I walk over to the window for another look. The melted snow on the floor is perfectly clear.

They're not going to do a thing, Charlie says, shaking his head.

It's okay, Gil says. Nothing was stolen.

Paul is silent, but his eyes are still scanning the room.

I raise the sash, letting the wind rush into the room again. Gil turns to me, annoyed, but I'm staring at the cuts in the screen. They follow the border of the frame on three sides, leaving the material to flap in the wind like a dog door. I look down at the floor again. The only mud is from my shoes.

Tom, Gil calls back to me, shut the damned window. Now Paul turns to look as well.

The flap is pushed out, as if someone left through the window. But something's wrong. The proctor never bothered to notice it.

Come look at this, I say, running my fingers over the fibers of the screen at the edge of each cut. Like the flap, all of the incisions point outward. If someone had cut the screen to get in, the sliced edges would point toward us.

Charlie is already glancing around the room.

There's no mud either, he says, pointing to the puddle on the floor.

He and Gil exchange a look, which Gil seems to take as an accusation. If the screen was cut from inside, then we're back to the unlocked door.

That doesn't make sense, Gil says. If they knew the door was open, they wouldn't leave through the window.

It doesn't make sense anyway, I tell him. Once you're inside, you can always leave through the door.

We should tell the proctors about this, Charlie says, gearing up again. I can't believe she didn't even look for it.

Paul says nothing, but runs a hand across the diary.

I turn to him. You still going to Taft's lecture?

I guess. It doesn't start for almost an hour.

Charlie is placing books back on the top shelves, where only he can reach. I'll stop by Stanhope on the way, he says. To tell the proctors what they missed.

It was probably a prank, Gil says to no one in particular. Nude Olympians having some fun.

After a few more minutes of picking up, we all seem to decide that enough is enough. Gil begins changing into a pair of wool trousers, throwing Katie's dress shirt into a bag of dry cleaning. We could get a bite to eat at Ivy on the way.

Paul nods, leafing through his copy of Braudel's Mediterranean World in the Age of Philip II, as if pages might've been stolen. I need to check on my stuff at the club.

You guys might want to change, Gil adds, looking us over.

Paul is too preoccupied to hear him, but I know what Gil means, so I return to the bedroom. Ivy isn't the sort of place I'd be caught dead dressed like this. Only Paul, a shadow in his own club, lives by different rules.

What dawns on me as I check my drawers is that nearly all of my clothes are dirty. Rummaging in the far back of my closet, I find a rolled-up pair of khakis and a shirt that's been folded for so long that the folds have become creases, and the creases pleats. I search for my winter jacket, then realize it's still hanging from Charlie's duffel bag in the steam tunnels. Settling for the coat my mother bought me for Christmas, I head into the common room, where Paul is sitting by the window, eyes on the bookshelves, puzzling something out.

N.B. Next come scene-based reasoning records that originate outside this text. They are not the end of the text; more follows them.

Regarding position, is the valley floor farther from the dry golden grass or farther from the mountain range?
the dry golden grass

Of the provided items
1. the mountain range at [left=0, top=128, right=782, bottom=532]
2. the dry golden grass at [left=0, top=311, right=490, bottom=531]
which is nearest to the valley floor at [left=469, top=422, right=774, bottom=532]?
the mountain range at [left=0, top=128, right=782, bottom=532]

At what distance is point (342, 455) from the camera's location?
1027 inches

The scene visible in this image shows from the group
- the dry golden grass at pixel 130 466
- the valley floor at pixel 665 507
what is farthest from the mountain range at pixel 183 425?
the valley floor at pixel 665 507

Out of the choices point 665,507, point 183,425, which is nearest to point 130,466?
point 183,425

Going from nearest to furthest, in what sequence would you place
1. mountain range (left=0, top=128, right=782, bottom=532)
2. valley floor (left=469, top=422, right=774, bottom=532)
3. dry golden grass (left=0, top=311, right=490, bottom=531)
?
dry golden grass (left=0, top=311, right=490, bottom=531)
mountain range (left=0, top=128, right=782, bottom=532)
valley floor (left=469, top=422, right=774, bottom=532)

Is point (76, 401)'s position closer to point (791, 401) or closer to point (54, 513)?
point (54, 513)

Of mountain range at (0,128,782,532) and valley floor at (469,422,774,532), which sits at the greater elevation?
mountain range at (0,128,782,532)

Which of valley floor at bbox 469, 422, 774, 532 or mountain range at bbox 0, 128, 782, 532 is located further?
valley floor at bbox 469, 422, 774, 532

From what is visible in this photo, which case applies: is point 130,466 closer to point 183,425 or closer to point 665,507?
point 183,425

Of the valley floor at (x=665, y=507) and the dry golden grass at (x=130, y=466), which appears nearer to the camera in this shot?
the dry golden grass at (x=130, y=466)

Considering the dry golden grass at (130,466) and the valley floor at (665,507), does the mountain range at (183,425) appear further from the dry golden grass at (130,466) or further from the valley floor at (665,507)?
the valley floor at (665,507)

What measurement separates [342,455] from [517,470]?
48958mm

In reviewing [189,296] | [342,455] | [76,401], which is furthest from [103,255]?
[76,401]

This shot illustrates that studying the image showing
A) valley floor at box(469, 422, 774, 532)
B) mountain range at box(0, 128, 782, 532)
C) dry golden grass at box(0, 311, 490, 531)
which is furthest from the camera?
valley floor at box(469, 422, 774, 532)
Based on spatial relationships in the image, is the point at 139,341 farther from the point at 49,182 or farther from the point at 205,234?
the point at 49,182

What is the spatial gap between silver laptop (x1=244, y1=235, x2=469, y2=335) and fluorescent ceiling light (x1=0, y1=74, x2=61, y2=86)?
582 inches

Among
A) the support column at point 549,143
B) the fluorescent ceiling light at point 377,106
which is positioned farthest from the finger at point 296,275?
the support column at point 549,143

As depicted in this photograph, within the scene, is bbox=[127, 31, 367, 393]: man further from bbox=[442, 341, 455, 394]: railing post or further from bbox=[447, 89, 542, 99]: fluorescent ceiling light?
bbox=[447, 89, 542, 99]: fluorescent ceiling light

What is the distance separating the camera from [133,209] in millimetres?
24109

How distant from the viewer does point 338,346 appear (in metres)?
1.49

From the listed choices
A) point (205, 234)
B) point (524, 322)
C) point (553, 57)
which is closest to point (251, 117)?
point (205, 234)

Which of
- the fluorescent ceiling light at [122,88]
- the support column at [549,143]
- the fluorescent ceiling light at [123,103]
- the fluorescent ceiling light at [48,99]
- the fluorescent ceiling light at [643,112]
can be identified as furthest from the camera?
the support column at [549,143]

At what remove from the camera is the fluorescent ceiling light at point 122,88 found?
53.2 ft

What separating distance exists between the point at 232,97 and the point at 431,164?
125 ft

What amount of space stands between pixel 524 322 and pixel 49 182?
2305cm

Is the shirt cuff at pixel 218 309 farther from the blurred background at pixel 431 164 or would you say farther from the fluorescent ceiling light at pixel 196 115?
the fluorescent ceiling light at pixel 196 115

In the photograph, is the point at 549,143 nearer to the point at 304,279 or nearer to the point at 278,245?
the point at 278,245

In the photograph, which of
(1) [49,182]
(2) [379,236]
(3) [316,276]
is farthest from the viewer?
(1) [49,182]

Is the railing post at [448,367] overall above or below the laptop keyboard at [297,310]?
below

Are you bringing the diary with you? I ask.

He pats the bundle of rags in his lap and nods.

Where's Charlie? I say, looking around.

Already gone, Gil tells me, guiding us out to the hall. To see the proctors.

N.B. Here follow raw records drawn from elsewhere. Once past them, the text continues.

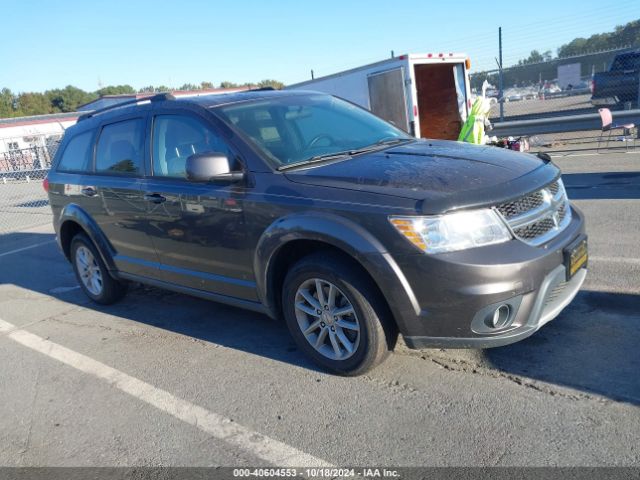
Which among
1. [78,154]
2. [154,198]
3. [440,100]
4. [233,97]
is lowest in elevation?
[154,198]

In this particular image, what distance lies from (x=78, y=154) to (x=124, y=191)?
1206 millimetres

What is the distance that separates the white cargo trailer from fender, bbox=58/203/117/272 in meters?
6.87

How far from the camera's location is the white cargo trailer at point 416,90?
35.6ft

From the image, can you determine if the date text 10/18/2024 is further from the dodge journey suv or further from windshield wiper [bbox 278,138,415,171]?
windshield wiper [bbox 278,138,415,171]

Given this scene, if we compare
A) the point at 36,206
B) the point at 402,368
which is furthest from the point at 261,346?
the point at 36,206

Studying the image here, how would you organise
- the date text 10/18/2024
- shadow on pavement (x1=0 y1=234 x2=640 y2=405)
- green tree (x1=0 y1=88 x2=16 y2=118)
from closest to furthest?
the date text 10/18/2024, shadow on pavement (x1=0 y1=234 x2=640 y2=405), green tree (x1=0 y1=88 x2=16 y2=118)

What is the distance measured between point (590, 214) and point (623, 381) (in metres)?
4.02

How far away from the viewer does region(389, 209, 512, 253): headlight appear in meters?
2.86

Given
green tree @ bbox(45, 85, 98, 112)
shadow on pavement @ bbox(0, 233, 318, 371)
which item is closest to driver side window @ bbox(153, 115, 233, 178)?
shadow on pavement @ bbox(0, 233, 318, 371)

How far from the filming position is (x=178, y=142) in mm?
4215

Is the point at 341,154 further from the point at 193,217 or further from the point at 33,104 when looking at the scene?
the point at 33,104

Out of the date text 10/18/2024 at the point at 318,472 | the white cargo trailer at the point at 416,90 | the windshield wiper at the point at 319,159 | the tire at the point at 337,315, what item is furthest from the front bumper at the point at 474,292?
the white cargo trailer at the point at 416,90

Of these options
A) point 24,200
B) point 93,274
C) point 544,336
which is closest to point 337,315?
point 544,336

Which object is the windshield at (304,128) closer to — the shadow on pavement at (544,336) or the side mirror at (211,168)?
the side mirror at (211,168)
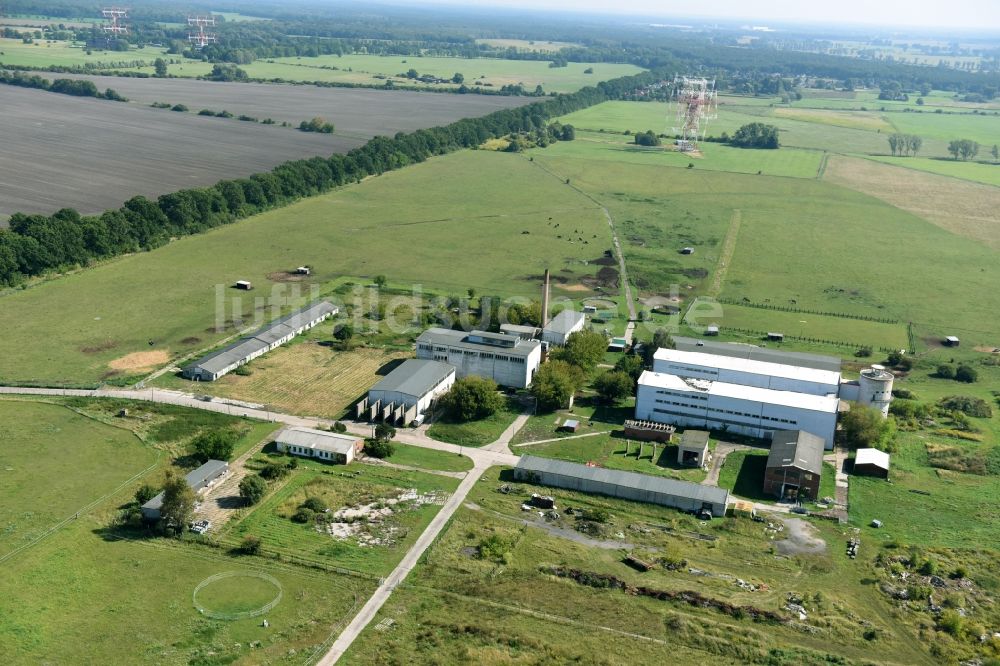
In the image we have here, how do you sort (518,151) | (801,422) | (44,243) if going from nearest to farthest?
(801,422) < (44,243) < (518,151)

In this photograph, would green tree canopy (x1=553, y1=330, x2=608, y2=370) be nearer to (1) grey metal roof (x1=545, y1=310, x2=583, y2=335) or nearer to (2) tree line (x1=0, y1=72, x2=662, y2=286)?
(1) grey metal roof (x1=545, y1=310, x2=583, y2=335)

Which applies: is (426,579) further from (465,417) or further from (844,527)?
(844,527)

He takes the keys to his Saab and places them inside his coat. Before closing the door behind us, he checks his pockets.

Room keys car keys ID

He's so careful, it makes me uneasy. It isn't Gil's way to concern himself with details. Staring back into the common room, I see my two letters sitting on the table. Then Gil locks the door with the same odd precision, rolling the knob in his palm twice afterward to be sure that it yields nothing. We walk toward his car, and now the silence is heavy. As he revs the engine, proctors shift in the distance, shadows of shadows. We watch them for a second, then Gil jerks the gearshift and brings us gliding into the darkness.